We know from economic experience that 80% of a person's medical expenses are accumulated during the last two years of his life. And out of this 80%, a considerable percentage is spent on his last two or three weeks. Then, when we are faced with a shortage of resources and I have to decide how to contribute to raising the level of preventive medicine and how to allocate funds towards inoculating the public against meningitis, I find myself in a dilemma. Do we refuse the last two weeks of
treatment for these elderly people and invest these resources in babies, children and mass immunization, knowing that they will have better and longer lives?
I have touched on a tiny sample of ethical questions which are involved in daily life.

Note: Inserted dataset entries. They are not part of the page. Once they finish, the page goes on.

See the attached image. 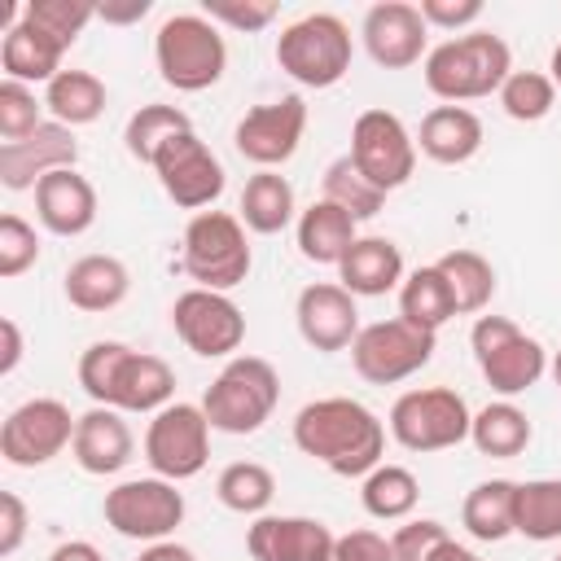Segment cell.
I'll return each mask as SVG.
<instances>
[{"label":"cell","instance_id":"1","mask_svg":"<svg viewBox=\"0 0 561 561\" xmlns=\"http://www.w3.org/2000/svg\"><path fill=\"white\" fill-rule=\"evenodd\" d=\"M294 447L337 478H364L386 456V425L368 403L351 394H329L298 408Z\"/></svg>","mask_w":561,"mask_h":561},{"label":"cell","instance_id":"2","mask_svg":"<svg viewBox=\"0 0 561 561\" xmlns=\"http://www.w3.org/2000/svg\"><path fill=\"white\" fill-rule=\"evenodd\" d=\"M421 75H425V88L443 105L482 101V96L500 92L504 79L513 75V48L495 31H465V35L443 39L438 48H430Z\"/></svg>","mask_w":561,"mask_h":561},{"label":"cell","instance_id":"3","mask_svg":"<svg viewBox=\"0 0 561 561\" xmlns=\"http://www.w3.org/2000/svg\"><path fill=\"white\" fill-rule=\"evenodd\" d=\"M280 403V377L263 355H232L202 394V412L219 434H259Z\"/></svg>","mask_w":561,"mask_h":561},{"label":"cell","instance_id":"4","mask_svg":"<svg viewBox=\"0 0 561 561\" xmlns=\"http://www.w3.org/2000/svg\"><path fill=\"white\" fill-rule=\"evenodd\" d=\"M153 61L167 88L206 92L228 70V44L206 13H171L153 35Z\"/></svg>","mask_w":561,"mask_h":561},{"label":"cell","instance_id":"5","mask_svg":"<svg viewBox=\"0 0 561 561\" xmlns=\"http://www.w3.org/2000/svg\"><path fill=\"white\" fill-rule=\"evenodd\" d=\"M469 346H473L482 381L500 399H517L530 386H539L548 373V359H552L548 346L508 316H478L469 329Z\"/></svg>","mask_w":561,"mask_h":561},{"label":"cell","instance_id":"6","mask_svg":"<svg viewBox=\"0 0 561 561\" xmlns=\"http://www.w3.org/2000/svg\"><path fill=\"white\" fill-rule=\"evenodd\" d=\"M184 272L197 289H237L250 267H254V254H250V237H245V224L228 210H197L188 224H184Z\"/></svg>","mask_w":561,"mask_h":561},{"label":"cell","instance_id":"7","mask_svg":"<svg viewBox=\"0 0 561 561\" xmlns=\"http://www.w3.org/2000/svg\"><path fill=\"white\" fill-rule=\"evenodd\" d=\"M355 57L351 26L337 13H302L276 35V66L302 88H333Z\"/></svg>","mask_w":561,"mask_h":561},{"label":"cell","instance_id":"8","mask_svg":"<svg viewBox=\"0 0 561 561\" xmlns=\"http://www.w3.org/2000/svg\"><path fill=\"white\" fill-rule=\"evenodd\" d=\"M469 425H473V412L465 394L451 386L403 390L390 403V421H386L390 438L408 451H447L469 438Z\"/></svg>","mask_w":561,"mask_h":561},{"label":"cell","instance_id":"9","mask_svg":"<svg viewBox=\"0 0 561 561\" xmlns=\"http://www.w3.org/2000/svg\"><path fill=\"white\" fill-rule=\"evenodd\" d=\"M101 513H105V526L114 535L136 539V543H162L175 535L188 504H184L180 482L149 473V478H127L114 491H105Z\"/></svg>","mask_w":561,"mask_h":561},{"label":"cell","instance_id":"10","mask_svg":"<svg viewBox=\"0 0 561 561\" xmlns=\"http://www.w3.org/2000/svg\"><path fill=\"white\" fill-rule=\"evenodd\" d=\"M434 346H438V333L416 329L403 316H390L359 329V337L351 342V364L368 386H394L421 373L434 359Z\"/></svg>","mask_w":561,"mask_h":561},{"label":"cell","instance_id":"11","mask_svg":"<svg viewBox=\"0 0 561 561\" xmlns=\"http://www.w3.org/2000/svg\"><path fill=\"white\" fill-rule=\"evenodd\" d=\"M145 460L167 482L197 478L210 460V421H206L202 403H180L175 399L162 412H153L149 430H145Z\"/></svg>","mask_w":561,"mask_h":561},{"label":"cell","instance_id":"12","mask_svg":"<svg viewBox=\"0 0 561 561\" xmlns=\"http://www.w3.org/2000/svg\"><path fill=\"white\" fill-rule=\"evenodd\" d=\"M175 337L202 359H232L245 342V311L219 289H184L171 302Z\"/></svg>","mask_w":561,"mask_h":561},{"label":"cell","instance_id":"13","mask_svg":"<svg viewBox=\"0 0 561 561\" xmlns=\"http://www.w3.org/2000/svg\"><path fill=\"white\" fill-rule=\"evenodd\" d=\"M75 425L79 416H70L61 399H26L0 425V456L13 469H39L75 443Z\"/></svg>","mask_w":561,"mask_h":561},{"label":"cell","instance_id":"14","mask_svg":"<svg viewBox=\"0 0 561 561\" xmlns=\"http://www.w3.org/2000/svg\"><path fill=\"white\" fill-rule=\"evenodd\" d=\"M351 162L381 188L394 193L416 171V136L390 110H364L351 123Z\"/></svg>","mask_w":561,"mask_h":561},{"label":"cell","instance_id":"15","mask_svg":"<svg viewBox=\"0 0 561 561\" xmlns=\"http://www.w3.org/2000/svg\"><path fill=\"white\" fill-rule=\"evenodd\" d=\"M153 175L162 184V193L180 206V210H210L228 184L224 162L210 153V145L197 131H180L175 140L162 145V153L153 158Z\"/></svg>","mask_w":561,"mask_h":561},{"label":"cell","instance_id":"16","mask_svg":"<svg viewBox=\"0 0 561 561\" xmlns=\"http://www.w3.org/2000/svg\"><path fill=\"white\" fill-rule=\"evenodd\" d=\"M302 131H307V101L298 92H289L280 101L245 110L241 123L232 127V145L259 171H276V167H285L298 153Z\"/></svg>","mask_w":561,"mask_h":561},{"label":"cell","instance_id":"17","mask_svg":"<svg viewBox=\"0 0 561 561\" xmlns=\"http://www.w3.org/2000/svg\"><path fill=\"white\" fill-rule=\"evenodd\" d=\"M294 320H298V337L324 355L346 351L364 329L359 298L337 280H311L294 302Z\"/></svg>","mask_w":561,"mask_h":561},{"label":"cell","instance_id":"18","mask_svg":"<svg viewBox=\"0 0 561 561\" xmlns=\"http://www.w3.org/2000/svg\"><path fill=\"white\" fill-rule=\"evenodd\" d=\"M79 167V140L70 127L61 123H39V131L22 136V140H4L0 145V184L13 193H35V184L53 171Z\"/></svg>","mask_w":561,"mask_h":561},{"label":"cell","instance_id":"19","mask_svg":"<svg viewBox=\"0 0 561 561\" xmlns=\"http://www.w3.org/2000/svg\"><path fill=\"white\" fill-rule=\"evenodd\" d=\"M359 39L368 48V57L381 66V70H408L425 57V39H430V26L421 18L416 4L408 0H381L364 13L359 22Z\"/></svg>","mask_w":561,"mask_h":561},{"label":"cell","instance_id":"20","mask_svg":"<svg viewBox=\"0 0 561 561\" xmlns=\"http://www.w3.org/2000/svg\"><path fill=\"white\" fill-rule=\"evenodd\" d=\"M333 530L302 513H263L245 526V552L254 561H329Z\"/></svg>","mask_w":561,"mask_h":561},{"label":"cell","instance_id":"21","mask_svg":"<svg viewBox=\"0 0 561 561\" xmlns=\"http://www.w3.org/2000/svg\"><path fill=\"white\" fill-rule=\"evenodd\" d=\"M70 456H75V465H79L83 473H92V478L123 473V469L131 465V456H136L131 425L123 421L118 408H101V403H92L88 412H79Z\"/></svg>","mask_w":561,"mask_h":561},{"label":"cell","instance_id":"22","mask_svg":"<svg viewBox=\"0 0 561 561\" xmlns=\"http://www.w3.org/2000/svg\"><path fill=\"white\" fill-rule=\"evenodd\" d=\"M35 219L53 237H83L96 224V188L79 167L53 171L35 184Z\"/></svg>","mask_w":561,"mask_h":561},{"label":"cell","instance_id":"23","mask_svg":"<svg viewBox=\"0 0 561 561\" xmlns=\"http://www.w3.org/2000/svg\"><path fill=\"white\" fill-rule=\"evenodd\" d=\"M167 403H175V368L162 359V355H149V351H127L118 373H114V386H110V399L105 408H118V412H140V416H153L162 412Z\"/></svg>","mask_w":561,"mask_h":561},{"label":"cell","instance_id":"24","mask_svg":"<svg viewBox=\"0 0 561 561\" xmlns=\"http://www.w3.org/2000/svg\"><path fill=\"white\" fill-rule=\"evenodd\" d=\"M61 294L75 311H88V316H105L114 307H123V298L131 294V272L123 259L114 254H83L66 267L61 276Z\"/></svg>","mask_w":561,"mask_h":561},{"label":"cell","instance_id":"25","mask_svg":"<svg viewBox=\"0 0 561 561\" xmlns=\"http://www.w3.org/2000/svg\"><path fill=\"white\" fill-rule=\"evenodd\" d=\"M482 118L469 105H434L421 118L416 149L438 167H460L482 149Z\"/></svg>","mask_w":561,"mask_h":561},{"label":"cell","instance_id":"26","mask_svg":"<svg viewBox=\"0 0 561 561\" xmlns=\"http://www.w3.org/2000/svg\"><path fill=\"white\" fill-rule=\"evenodd\" d=\"M403 276V250L390 237H355V245L337 263V285H346L355 298H381L399 289Z\"/></svg>","mask_w":561,"mask_h":561},{"label":"cell","instance_id":"27","mask_svg":"<svg viewBox=\"0 0 561 561\" xmlns=\"http://www.w3.org/2000/svg\"><path fill=\"white\" fill-rule=\"evenodd\" d=\"M61 57H66V48H61L53 35H44L35 22H26V18H18V22L4 31V39H0L4 79H18V83H26V88H35V83L48 88V83L66 70Z\"/></svg>","mask_w":561,"mask_h":561},{"label":"cell","instance_id":"28","mask_svg":"<svg viewBox=\"0 0 561 561\" xmlns=\"http://www.w3.org/2000/svg\"><path fill=\"white\" fill-rule=\"evenodd\" d=\"M294 184L280 175V171H254L241 188V202H237V219L245 224V232H259V237H276L294 224Z\"/></svg>","mask_w":561,"mask_h":561},{"label":"cell","instance_id":"29","mask_svg":"<svg viewBox=\"0 0 561 561\" xmlns=\"http://www.w3.org/2000/svg\"><path fill=\"white\" fill-rule=\"evenodd\" d=\"M359 237V224L333 206V202H311L302 215H298V250L307 263H324V267H337L346 259V250L355 245Z\"/></svg>","mask_w":561,"mask_h":561},{"label":"cell","instance_id":"30","mask_svg":"<svg viewBox=\"0 0 561 561\" xmlns=\"http://www.w3.org/2000/svg\"><path fill=\"white\" fill-rule=\"evenodd\" d=\"M105 101H110V92H105L101 75L75 70V66H66V70L44 88V110H48V118L61 123V127H70V131L96 123V118L105 114Z\"/></svg>","mask_w":561,"mask_h":561},{"label":"cell","instance_id":"31","mask_svg":"<svg viewBox=\"0 0 561 561\" xmlns=\"http://www.w3.org/2000/svg\"><path fill=\"white\" fill-rule=\"evenodd\" d=\"M530 438H535V425H530V416H526L513 399H495V403H486V408L473 412L469 443H473L482 456H491V460H513V456H522V451L530 447Z\"/></svg>","mask_w":561,"mask_h":561},{"label":"cell","instance_id":"32","mask_svg":"<svg viewBox=\"0 0 561 561\" xmlns=\"http://www.w3.org/2000/svg\"><path fill=\"white\" fill-rule=\"evenodd\" d=\"M399 316L408 324H416V329H430V333H438L456 316V298H451V285L438 272V263H425V267L403 276V285H399Z\"/></svg>","mask_w":561,"mask_h":561},{"label":"cell","instance_id":"33","mask_svg":"<svg viewBox=\"0 0 561 561\" xmlns=\"http://www.w3.org/2000/svg\"><path fill=\"white\" fill-rule=\"evenodd\" d=\"M513 495L517 482L513 478H486L478 482L465 504H460V526L478 539V543H500L513 535Z\"/></svg>","mask_w":561,"mask_h":561},{"label":"cell","instance_id":"34","mask_svg":"<svg viewBox=\"0 0 561 561\" xmlns=\"http://www.w3.org/2000/svg\"><path fill=\"white\" fill-rule=\"evenodd\" d=\"M513 535L530 543L561 539V478H526L513 495Z\"/></svg>","mask_w":561,"mask_h":561},{"label":"cell","instance_id":"35","mask_svg":"<svg viewBox=\"0 0 561 561\" xmlns=\"http://www.w3.org/2000/svg\"><path fill=\"white\" fill-rule=\"evenodd\" d=\"M416 500H421V482H416L412 469L381 460L373 473H364L359 504H364L368 517H377V522H408Z\"/></svg>","mask_w":561,"mask_h":561},{"label":"cell","instance_id":"36","mask_svg":"<svg viewBox=\"0 0 561 561\" xmlns=\"http://www.w3.org/2000/svg\"><path fill=\"white\" fill-rule=\"evenodd\" d=\"M438 272L451 285L456 316H478V311L491 307V298H495V267H491V259H482L478 250H447L438 259Z\"/></svg>","mask_w":561,"mask_h":561},{"label":"cell","instance_id":"37","mask_svg":"<svg viewBox=\"0 0 561 561\" xmlns=\"http://www.w3.org/2000/svg\"><path fill=\"white\" fill-rule=\"evenodd\" d=\"M215 495L228 513H241V517H263L272 495H276V473L259 460H232L219 469L215 478Z\"/></svg>","mask_w":561,"mask_h":561},{"label":"cell","instance_id":"38","mask_svg":"<svg viewBox=\"0 0 561 561\" xmlns=\"http://www.w3.org/2000/svg\"><path fill=\"white\" fill-rule=\"evenodd\" d=\"M180 131H193V118L180 110V105H140L131 118H127V127H123V145H127V153L136 158V162H145V167H153V158L162 153V145L167 140H175Z\"/></svg>","mask_w":561,"mask_h":561},{"label":"cell","instance_id":"39","mask_svg":"<svg viewBox=\"0 0 561 561\" xmlns=\"http://www.w3.org/2000/svg\"><path fill=\"white\" fill-rule=\"evenodd\" d=\"M324 202H333V206H342L355 224L359 219H373V215H381V206H386V193L351 162V153H342V158H333L329 167H324Z\"/></svg>","mask_w":561,"mask_h":561},{"label":"cell","instance_id":"40","mask_svg":"<svg viewBox=\"0 0 561 561\" xmlns=\"http://www.w3.org/2000/svg\"><path fill=\"white\" fill-rule=\"evenodd\" d=\"M495 96H500V110L513 123H539L557 105V83L543 70H513Z\"/></svg>","mask_w":561,"mask_h":561},{"label":"cell","instance_id":"41","mask_svg":"<svg viewBox=\"0 0 561 561\" xmlns=\"http://www.w3.org/2000/svg\"><path fill=\"white\" fill-rule=\"evenodd\" d=\"M22 18L35 22L44 35H53L66 53L70 44L83 35V26L96 18V4L92 0H26L22 4Z\"/></svg>","mask_w":561,"mask_h":561},{"label":"cell","instance_id":"42","mask_svg":"<svg viewBox=\"0 0 561 561\" xmlns=\"http://www.w3.org/2000/svg\"><path fill=\"white\" fill-rule=\"evenodd\" d=\"M44 118V96H35V88L18 83V79H4L0 83V136L4 140H22L31 131H39Z\"/></svg>","mask_w":561,"mask_h":561},{"label":"cell","instance_id":"43","mask_svg":"<svg viewBox=\"0 0 561 561\" xmlns=\"http://www.w3.org/2000/svg\"><path fill=\"white\" fill-rule=\"evenodd\" d=\"M127 351H131L127 342H118V337H101V342H92V346L79 355V386H83V394H88L92 403L105 408L110 386H114V373H118V364H123Z\"/></svg>","mask_w":561,"mask_h":561},{"label":"cell","instance_id":"44","mask_svg":"<svg viewBox=\"0 0 561 561\" xmlns=\"http://www.w3.org/2000/svg\"><path fill=\"white\" fill-rule=\"evenodd\" d=\"M39 263V232L22 215H0V276L13 280Z\"/></svg>","mask_w":561,"mask_h":561},{"label":"cell","instance_id":"45","mask_svg":"<svg viewBox=\"0 0 561 561\" xmlns=\"http://www.w3.org/2000/svg\"><path fill=\"white\" fill-rule=\"evenodd\" d=\"M202 13H206L215 26H232V31L254 35V31L272 26L280 9H276L272 0H206Z\"/></svg>","mask_w":561,"mask_h":561},{"label":"cell","instance_id":"46","mask_svg":"<svg viewBox=\"0 0 561 561\" xmlns=\"http://www.w3.org/2000/svg\"><path fill=\"white\" fill-rule=\"evenodd\" d=\"M447 539V526L438 517H408L390 535V561H430V552Z\"/></svg>","mask_w":561,"mask_h":561},{"label":"cell","instance_id":"47","mask_svg":"<svg viewBox=\"0 0 561 561\" xmlns=\"http://www.w3.org/2000/svg\"><path fill=\"white\" fill-rule=\"evenodd\" d=\"M416 9L430 31H456V35H465V26L482 18V0H421Z\"/></svg>","mask_w":561,"mask_h":561},{"label":"cell","instance_id":"48","mask_svg":"<svg viewBox=\"0 0 561 561\" xmlns=\"http://www.w3.org/2000/svg\"><path fill=\"white\" fill-rule=\"evenodd\" d=\"M329 561H390V535L368 530V526L346 530V535L333 539Z\"/></svg>","mask_w":561,"mask_h":561},{"label":"cell","instance_id":"49","mask_svg":"<svg viewBox=\"0 0 561 561\" xmlns=\"http://www.w3.org/2000/svg\"><path fill=\"white\" fill-rule=\"evenodd\" d=\"M26 504L18 491H0V557L9 561L26 539Z\"/></svg>","mask_w":561,"mask_h":561},{"label":"cell","instance_id":"50","mask_svg":"<svg viewBox=\"0 0 561 561\" xmlns=\"http://www.w3.org/2000/svg\"><path fill=\"white\" fill-rule=\"evenodd\" d=\"M149 13V0H127V4H96V18L105 26H131Z\"/></svg>","mask_w":561,"mask_h":561},{"label":"cell","instance_id":"51","mask_svg":"<svg viewBox=\"0 0 561 561\" xmlns=\"http://www.w3.org/2000/svg\"><path fill=\"white\" fill-rule=\"evenodd\" d=\"M0 337H4V351H0V373L9 377V373L22 364V329H18V320H13V316H4V320H0Z\"/></svg>","mask_w":561,"mask_h":561},{"label":"cell","instance_id":"52","mask_svg":"<svg viewBox=\"0 0 561 561\" xmlns=\"http://www.w3.org/2000/svg\"><path fill=\"white\" fill-rule=\"evenodd\" d=\"M48 561H105V557H101V548L88 543V539H66V543H57V548L48 552Z\"/></svg>","mask_w":561,"mask_h":561},{"label":"cell","instance_id":"53","mask_svg":"<svg viewBox=\"0 0 561 561\" xmlns=\"http://www.w3.org/2000/svg\"><path fill=\"white\" fill-rule=\"evenodd\" d=\"M136 561H197V557H193V548H184L175 539H162V543H145Z\"/></svg>","mask_w":561,"mask_h":561},{"label":"cell","instance_id":"54","mask_svg":"<svg viewBox=\"0 0 561 561\" xmlns=\"http://www.w3.org/2000/svg\"><path fill=\"white\" fill-rule=\"evenodd\" d=\"M430 561H482V557H478L469 543H460V539H451V535H447V539L430 552Z\"/></svg>","mask_w":561,"mask_h":561},{"label":"cell","instance_id":"55","mask_svg":"<svg viewBox=\"0 0 561 561\" xmlns=\"http://www.w3.org/2000/svg\"><path fill=\"white\" fill-rule=\"evenodd\" d=\"M548 75H552V83L561 88V44L552 48V57H548Z\"/></svg>","mask_w":561,"mask_h":561},{"label":"cell","instance_id":"56","mask_svg":"<svg viewBox=\"0 0 561 561\" xmlns=\"http://www.w3.org/2000/svg\"><path fill=\"white\" fill-rule=\"evenodd\" d=\"M548 373H552V381H557V390H561V346L552 351V359H548Z\"/></svg>","mask_w":561,"mask_h":561},{"label":"cell","instance_id":"57","mask_svg":"<svg viewBox=\"0 0 561 561\" xmlns=\"http://www.w3.org/2000/svg\"><path fill=\"white\" fill-rule=\"evenodd\" d=\"M557 561H561V552H557Z\"/></svg>","mask_w":561,"mask_h":561}]
</instances>
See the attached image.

I am happy to note that it is not only in Israel that we grapple with these problems. It is a pleasure to see such a large number of participants from all over the world. I believe that Torah truly can and must "come forth from Zion." I am indeed pleased that the conference is taking place at the Shaare Zedek Medical Center, a modern, well-equipped hospital, managed according to principles which we are trying to introduce in other hospitals in Israel, a hospital which conscientiously integrates halacha in its medical activity with great success. Shaare Zedek Medical Center is considered today as having among the highest medical standards in the country, proving that halacha can be integrated with modern medicine without compromising either halacha or medicine. The result allows for good service for the public – secular and religious, Jews and Gentiles alike. All receive treatment of a high standard and with a feeling of comfort within the institution.
I thank all the participants in the conference and wish you, on behalf of myself, the Ministry of Health and the Israeli government, productive sessions and much success.